Food for thought, isn't it?  

5. 

Here's just a taste of what I've been doing  all month:



..not to mention

Pesto!!! We made tons of it, gave some away, ate some fantastic lime-thai basil with shrimp, and froze the rest! But we still have basil to process..and it better be soon, the nights are getting frosty.


6.  

 "A thriving Christian community requires its members to think beyond their own preferences, about how personal decisions impact others. But, as I watched hoards of my male peers bounding across the lawn wearing nothing but flimsy track shorts—think Juno's Paulie Bleeker—I wondered if they had received any wisdom or direction about their dress. Is modesty a virtue only for women?"

Asks Katelyn Beaty of Her-meneutics. And sometimes we do get that impression. A blogger complained recently about inappropriately seductive facebook photos among her son's friends, alongside photos of her teen boys flexing their muscles on the beach. She later replace the photos, but I can't help but wonder about the mindset that forces us to see women's bodies as inherently sexual and threatening, while men's bodies are neither.  I also am disturbed by the 'one strike and you're out in our family' tone the blogger uses towards these under-dressed girls. If I had the same policy online, it's possible I'd never go back to her page after seeing her beach-clad sons cavorting through a post on covering up. But, as Beaty reminds us at Her-meneutics, modesty is about more than clothing, it's "about viewing ourselves humbly" and adorning ourselves 'with a gentle spirit', which includes forgiveness and kind admonishment rather than shunning and shaming for those who fall short.

7.

And finally..Kendra, who writes a blog I love to read opened a can of worms a while ago with a post on crying it out. I don't agree with her conclusions in this, and it always makes me sad to read about methods of sleep training that give my imagination too much to feed on, but my thoughts here aren't about that so much as they are about the discussion I saw in the combox. I've copied the relevant  parts below:

                 Commenter: I just can not imagine that baby's sad and scared thought, crying out for their momma, and being ignored. Breaks my heart.

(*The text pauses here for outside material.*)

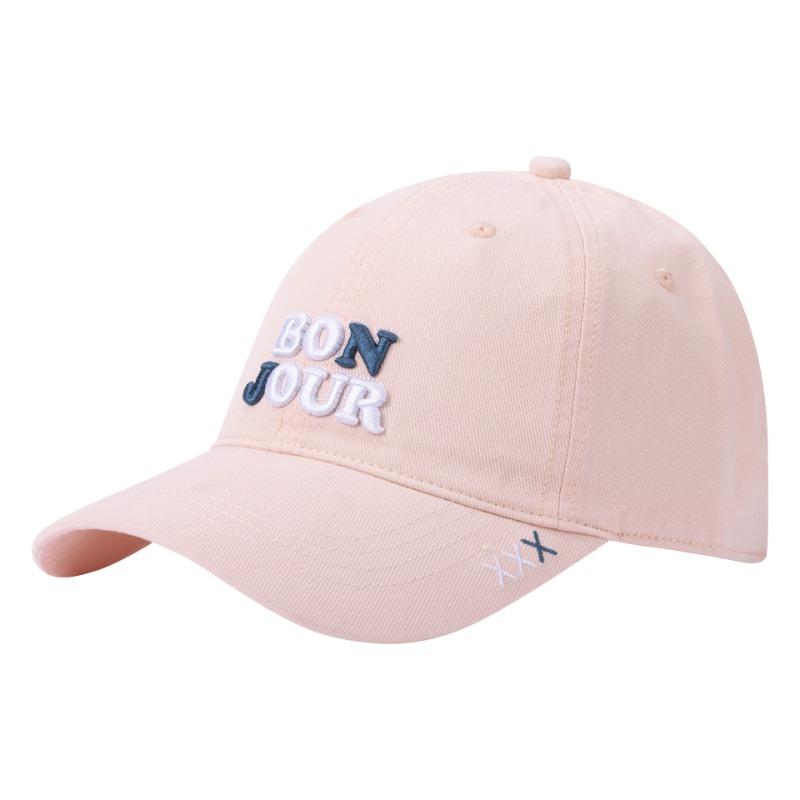 High Quality Baseball Cap, Versatile Cotton Hat, Women's Sun Protection Curved Brim Cap, Sun Hat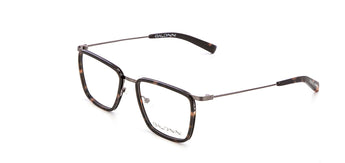 Baldinini 🇮🇹 Square ( Made in Italy ) Men Optical Frame - نضاره دوت كوم | رقم 1 للنظارات الأصليه في مصر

                   Kendra: Your comment breaks MY heart. I wouldn't want to lay that guilt..on a mom who has made the difficult decision to do what works for her family...

Both are perfectly reasonable responses, and I was so impressed with Kendra for managing to keep such a hot-button issue polite, but I've encountered a trend toward being almost too polite in the blogging community (paired with the awful, angry commentators we all shy away from)  so often and it worries me. If as the commenter and I see it - ignoring the baby's cries as he sits alone in his room is an unkindness to him, would it not also be an unkindness on my part to avoid pointing it out, to keep quiet for the sake of 'niceness' or to preserve the feelings of others? I'm not saying we should all turn shill and angry at the first hint parenting divisions, but I do think everyone benefits when we're called to re-examine our decisions on a continual basis.

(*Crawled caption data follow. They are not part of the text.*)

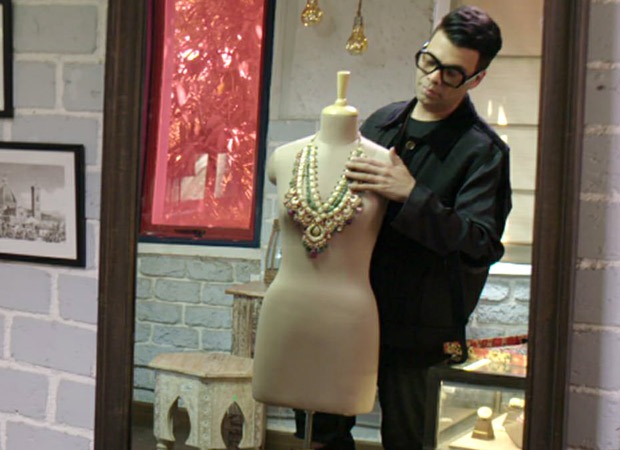 Karan Johar launches the Pret jewellery collection; believes Tyaani Jewellery is the next step in his creative journey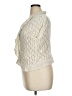 St. John's Bay Ivory Cardigan Size 1X - photo 5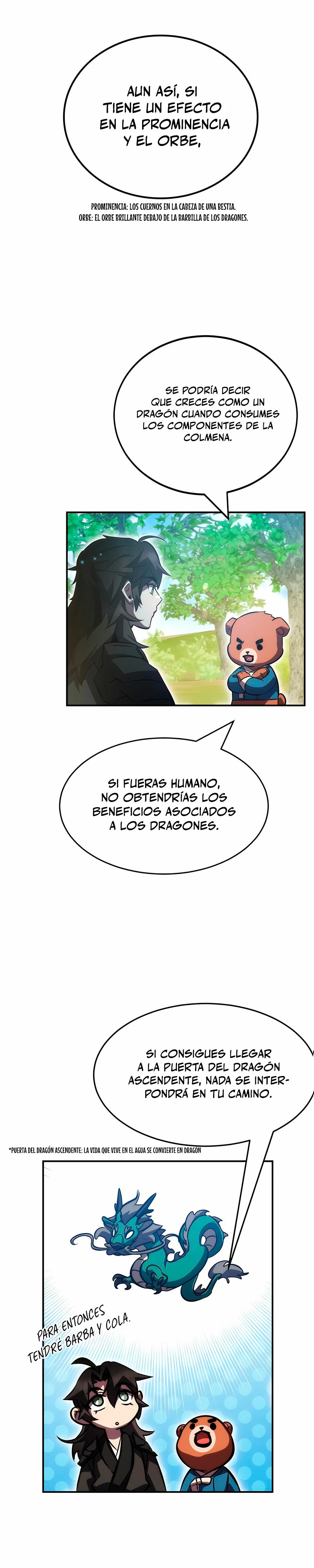 Devorador de Medicina capítulo 40, página 30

The commenter ends her post with these fantastic thoughts:
       "I do hope and believe that all moms are doing their best for their children. And the CIO method just doesn't agree with what I consider "doing my best." But I'm sure I do plenty of other things that others might perceive as not my best. We're all works in progress, right?" 

What a blessed way to end an attempt to encourage reflection in each other. We are all works in progress, and the path toward sainthood is a hard road; hopefully we can all give and receive support, advice, and admonition with gratitude and grace. Never abandoning kindness in favor of mere niceness. 

What do you think? Blessings to all!